What does all of this mean for tax advisers?
The reforms have involved complex new laws and policies that regulate
the collection, use, and disclosure of tax information. These new laws
and policies have created, in turn, the need for professional advice on
the management of tax data. The result is a new (or newish) area of tax
practice, a subspecialty that mixes traditional law or accounting
matters with the complex technology issues related to, for example,
enhanced privacy and data protection needs and the new international
administrative agreements that have arisen in response to the
globalization of personal data.
Technological developments related to tax data include big data, data
analytics, artificial intelligence, and blockchain. Governments
increasingly use these tools to promote tax enforcement. The CRA, for
example, uses a data analytics program to detect undisclosed offshore
income. In response, the Big Four accounting firms (KPMG, PwC, Deloitte,
and Ernst & Young) may react to this development by trying to
reverse-engineer the government's audit technologies to better guard
their business clients against the risk of audit. (For example, a
taxpayer could identify a "red flag" that will get spotted by government
software and take steps to avoid this issue when engaged in tax
planning.) Business taxpayers can also deploy the new technologies to
help manage their tax functions (such as the use of big data and
artificial intelligence to help calculate arm's-length prices), and to
enhance overall efficiency and compliance.

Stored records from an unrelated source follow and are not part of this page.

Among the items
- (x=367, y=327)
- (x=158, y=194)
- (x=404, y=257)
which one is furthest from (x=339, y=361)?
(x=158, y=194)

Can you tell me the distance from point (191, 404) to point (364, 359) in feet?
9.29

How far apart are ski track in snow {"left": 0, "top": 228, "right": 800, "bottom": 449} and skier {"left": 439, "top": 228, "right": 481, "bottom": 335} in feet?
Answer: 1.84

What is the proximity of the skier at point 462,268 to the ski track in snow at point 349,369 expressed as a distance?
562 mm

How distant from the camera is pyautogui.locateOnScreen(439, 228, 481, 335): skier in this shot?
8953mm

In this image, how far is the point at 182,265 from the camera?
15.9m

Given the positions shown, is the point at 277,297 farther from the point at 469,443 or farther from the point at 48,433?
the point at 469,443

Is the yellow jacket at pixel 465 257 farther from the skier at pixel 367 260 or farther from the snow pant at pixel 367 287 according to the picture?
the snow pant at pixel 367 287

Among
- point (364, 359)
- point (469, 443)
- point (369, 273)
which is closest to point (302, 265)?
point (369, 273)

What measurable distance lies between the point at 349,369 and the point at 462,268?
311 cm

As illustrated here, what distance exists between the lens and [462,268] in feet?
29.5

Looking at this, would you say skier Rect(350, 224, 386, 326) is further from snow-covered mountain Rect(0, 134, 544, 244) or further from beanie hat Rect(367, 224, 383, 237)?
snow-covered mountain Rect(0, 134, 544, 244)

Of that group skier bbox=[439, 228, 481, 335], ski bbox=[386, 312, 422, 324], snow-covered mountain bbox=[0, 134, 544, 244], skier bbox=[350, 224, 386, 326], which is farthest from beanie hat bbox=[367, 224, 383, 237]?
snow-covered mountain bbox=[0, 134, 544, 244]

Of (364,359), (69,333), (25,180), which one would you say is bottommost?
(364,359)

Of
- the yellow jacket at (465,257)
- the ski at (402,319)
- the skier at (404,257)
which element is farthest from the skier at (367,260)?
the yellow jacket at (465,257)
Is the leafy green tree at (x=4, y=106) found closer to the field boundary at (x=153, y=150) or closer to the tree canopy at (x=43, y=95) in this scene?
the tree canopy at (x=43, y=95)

As detailed above, the automatic exchange of big data under the CRS and
CbCR raises concerns about taxpayers' privacy and about governments'
access to trade secrets and other commercially confidential information.
Therefore, tax advisers practising in this area need to have an
understanding of privacy and data protection laws that goes beyond the
Income Tax Act; they need to be equipped to discern, for example,
whether a client's data were lawfully collected. A relevant statute in
this regard, for instance, is the Personal Information Protection and
Electronic Documents Act, which governs how information is collected in
the private sector and mandates that businesses must receive a
customer's consent before collecting that individual's personal
information. Another statute, the Privacy Act, governs how federal
government agencies, such as the CRA, can lawfully share personal
information, including taxpayer data, with other agencies. When should a
taxpayer accede to a tax authority's or other government official's
demand for information? Should the government, in its efforts to secure
taxpayers' information, be able to rely on tax data stolen during data
leaks? As governments seek ever more access to tax information,
taxpayers, not surprisingly, are increasingly concerned with maintaining
solicitor-client privilege in dealing with their legal advisers.

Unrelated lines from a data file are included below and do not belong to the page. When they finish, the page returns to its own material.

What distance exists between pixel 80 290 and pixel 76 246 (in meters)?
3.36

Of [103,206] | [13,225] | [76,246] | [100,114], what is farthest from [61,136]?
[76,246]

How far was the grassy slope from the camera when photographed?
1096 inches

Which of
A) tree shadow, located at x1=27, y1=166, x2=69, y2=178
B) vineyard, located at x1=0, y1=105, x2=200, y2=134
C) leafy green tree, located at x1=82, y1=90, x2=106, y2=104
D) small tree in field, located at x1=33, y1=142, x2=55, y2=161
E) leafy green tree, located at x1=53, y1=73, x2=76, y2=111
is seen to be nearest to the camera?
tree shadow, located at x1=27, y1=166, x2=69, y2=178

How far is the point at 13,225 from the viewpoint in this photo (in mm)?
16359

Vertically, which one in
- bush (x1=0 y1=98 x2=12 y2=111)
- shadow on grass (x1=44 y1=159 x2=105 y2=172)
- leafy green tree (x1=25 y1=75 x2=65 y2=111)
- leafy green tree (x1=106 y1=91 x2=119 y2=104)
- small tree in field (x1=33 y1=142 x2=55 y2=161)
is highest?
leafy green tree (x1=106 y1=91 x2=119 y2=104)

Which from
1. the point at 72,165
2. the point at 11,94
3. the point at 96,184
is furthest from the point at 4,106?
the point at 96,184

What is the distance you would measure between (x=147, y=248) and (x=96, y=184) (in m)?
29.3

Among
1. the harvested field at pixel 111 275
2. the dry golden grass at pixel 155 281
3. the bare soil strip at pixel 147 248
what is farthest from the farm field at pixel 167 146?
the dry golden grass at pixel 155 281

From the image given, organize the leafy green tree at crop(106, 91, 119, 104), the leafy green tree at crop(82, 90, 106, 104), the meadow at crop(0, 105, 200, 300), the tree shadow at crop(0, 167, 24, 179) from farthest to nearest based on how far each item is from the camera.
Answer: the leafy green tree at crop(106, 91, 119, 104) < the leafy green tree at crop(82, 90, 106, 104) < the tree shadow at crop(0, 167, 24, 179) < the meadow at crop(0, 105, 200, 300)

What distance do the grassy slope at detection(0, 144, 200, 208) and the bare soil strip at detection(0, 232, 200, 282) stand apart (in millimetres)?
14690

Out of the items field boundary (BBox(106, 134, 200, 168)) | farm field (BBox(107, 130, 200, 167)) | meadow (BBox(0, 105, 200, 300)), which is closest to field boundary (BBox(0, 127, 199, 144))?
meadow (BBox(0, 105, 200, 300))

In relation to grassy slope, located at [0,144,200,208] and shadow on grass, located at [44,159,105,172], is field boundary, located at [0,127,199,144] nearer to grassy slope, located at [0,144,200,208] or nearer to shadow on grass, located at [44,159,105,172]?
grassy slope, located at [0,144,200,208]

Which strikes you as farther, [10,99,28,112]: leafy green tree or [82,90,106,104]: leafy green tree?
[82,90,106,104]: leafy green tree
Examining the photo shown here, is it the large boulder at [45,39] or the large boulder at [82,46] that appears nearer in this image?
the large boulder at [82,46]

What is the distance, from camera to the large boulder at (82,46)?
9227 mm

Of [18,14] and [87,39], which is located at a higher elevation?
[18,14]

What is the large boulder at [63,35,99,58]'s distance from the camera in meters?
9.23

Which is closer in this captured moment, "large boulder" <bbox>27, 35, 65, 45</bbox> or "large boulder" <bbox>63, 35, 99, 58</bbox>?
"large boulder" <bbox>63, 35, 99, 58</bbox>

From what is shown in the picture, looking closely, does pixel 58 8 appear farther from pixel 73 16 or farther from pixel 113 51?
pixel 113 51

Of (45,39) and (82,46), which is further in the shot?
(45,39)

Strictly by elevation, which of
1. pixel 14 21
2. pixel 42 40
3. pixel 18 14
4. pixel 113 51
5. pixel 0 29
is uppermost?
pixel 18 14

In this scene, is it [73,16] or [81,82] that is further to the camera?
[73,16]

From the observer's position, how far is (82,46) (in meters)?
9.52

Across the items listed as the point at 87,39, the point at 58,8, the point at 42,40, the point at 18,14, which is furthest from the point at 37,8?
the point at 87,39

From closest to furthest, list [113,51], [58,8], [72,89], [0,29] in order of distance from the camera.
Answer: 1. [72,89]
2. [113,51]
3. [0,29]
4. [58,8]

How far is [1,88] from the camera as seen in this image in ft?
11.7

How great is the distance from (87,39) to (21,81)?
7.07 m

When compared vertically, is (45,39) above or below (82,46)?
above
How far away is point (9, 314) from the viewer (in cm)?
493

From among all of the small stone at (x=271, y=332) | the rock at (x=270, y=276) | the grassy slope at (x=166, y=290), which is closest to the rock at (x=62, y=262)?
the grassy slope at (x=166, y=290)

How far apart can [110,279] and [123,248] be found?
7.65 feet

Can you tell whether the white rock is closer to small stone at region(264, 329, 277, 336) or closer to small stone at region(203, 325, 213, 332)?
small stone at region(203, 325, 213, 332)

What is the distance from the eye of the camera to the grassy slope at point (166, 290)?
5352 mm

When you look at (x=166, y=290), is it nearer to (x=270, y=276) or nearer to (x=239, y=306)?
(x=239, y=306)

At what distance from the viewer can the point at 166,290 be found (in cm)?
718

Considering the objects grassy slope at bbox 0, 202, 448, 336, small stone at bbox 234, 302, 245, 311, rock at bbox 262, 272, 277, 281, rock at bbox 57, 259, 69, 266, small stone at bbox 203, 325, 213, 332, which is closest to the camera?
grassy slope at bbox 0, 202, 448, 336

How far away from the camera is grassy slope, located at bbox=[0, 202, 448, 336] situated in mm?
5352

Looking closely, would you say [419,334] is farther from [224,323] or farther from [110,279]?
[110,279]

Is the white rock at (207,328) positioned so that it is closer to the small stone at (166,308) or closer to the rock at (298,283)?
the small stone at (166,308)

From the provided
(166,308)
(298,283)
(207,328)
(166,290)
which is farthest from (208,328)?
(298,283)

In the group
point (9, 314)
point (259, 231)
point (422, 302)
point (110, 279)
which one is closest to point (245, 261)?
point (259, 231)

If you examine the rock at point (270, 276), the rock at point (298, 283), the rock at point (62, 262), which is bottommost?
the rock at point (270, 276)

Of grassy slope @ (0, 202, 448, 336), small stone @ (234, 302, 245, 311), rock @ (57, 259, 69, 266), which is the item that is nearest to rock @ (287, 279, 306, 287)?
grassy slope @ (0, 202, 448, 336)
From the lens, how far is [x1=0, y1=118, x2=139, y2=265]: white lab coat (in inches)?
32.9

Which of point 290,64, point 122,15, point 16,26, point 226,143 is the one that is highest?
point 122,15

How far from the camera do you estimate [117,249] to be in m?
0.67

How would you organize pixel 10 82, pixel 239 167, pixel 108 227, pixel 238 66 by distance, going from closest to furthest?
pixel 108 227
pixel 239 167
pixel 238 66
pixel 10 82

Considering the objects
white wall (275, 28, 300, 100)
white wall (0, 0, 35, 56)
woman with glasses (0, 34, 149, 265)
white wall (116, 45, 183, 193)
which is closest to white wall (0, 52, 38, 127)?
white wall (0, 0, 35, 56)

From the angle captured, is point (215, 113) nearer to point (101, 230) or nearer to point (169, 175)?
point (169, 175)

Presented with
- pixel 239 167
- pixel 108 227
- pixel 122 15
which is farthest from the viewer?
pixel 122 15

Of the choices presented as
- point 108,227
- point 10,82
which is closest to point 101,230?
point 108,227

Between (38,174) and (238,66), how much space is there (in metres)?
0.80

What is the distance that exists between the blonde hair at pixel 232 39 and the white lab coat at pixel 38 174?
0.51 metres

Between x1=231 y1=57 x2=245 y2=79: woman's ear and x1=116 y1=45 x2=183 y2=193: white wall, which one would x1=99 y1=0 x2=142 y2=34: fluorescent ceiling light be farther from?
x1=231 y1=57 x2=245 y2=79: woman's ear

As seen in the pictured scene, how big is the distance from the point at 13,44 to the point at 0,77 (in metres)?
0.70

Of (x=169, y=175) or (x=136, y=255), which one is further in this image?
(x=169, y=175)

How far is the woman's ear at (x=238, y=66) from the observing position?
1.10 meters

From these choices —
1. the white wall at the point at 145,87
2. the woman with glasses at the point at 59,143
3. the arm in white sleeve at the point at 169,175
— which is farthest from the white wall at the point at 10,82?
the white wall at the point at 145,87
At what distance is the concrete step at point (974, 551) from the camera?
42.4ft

A final area of concern for tax advisers is the intricate new global tax
administration agreements that are being overlaid on an already complex
system of law. The administrative agreements that govern the CRS and
CbCR help determine what data can be legally collected and what privacy
and technology protections must be in place before any cross-border
exchange of information can occur. Tax advisers need to vet these
agreements and determine whether the taxpayers they serve will require
new cross-border business structures in order to remain compliant. In a
world where data is the "new oil," tax advisers are increasingly called
on to promote and protect their clients' interests by advising on the
collection, use, and disclosure of tax information.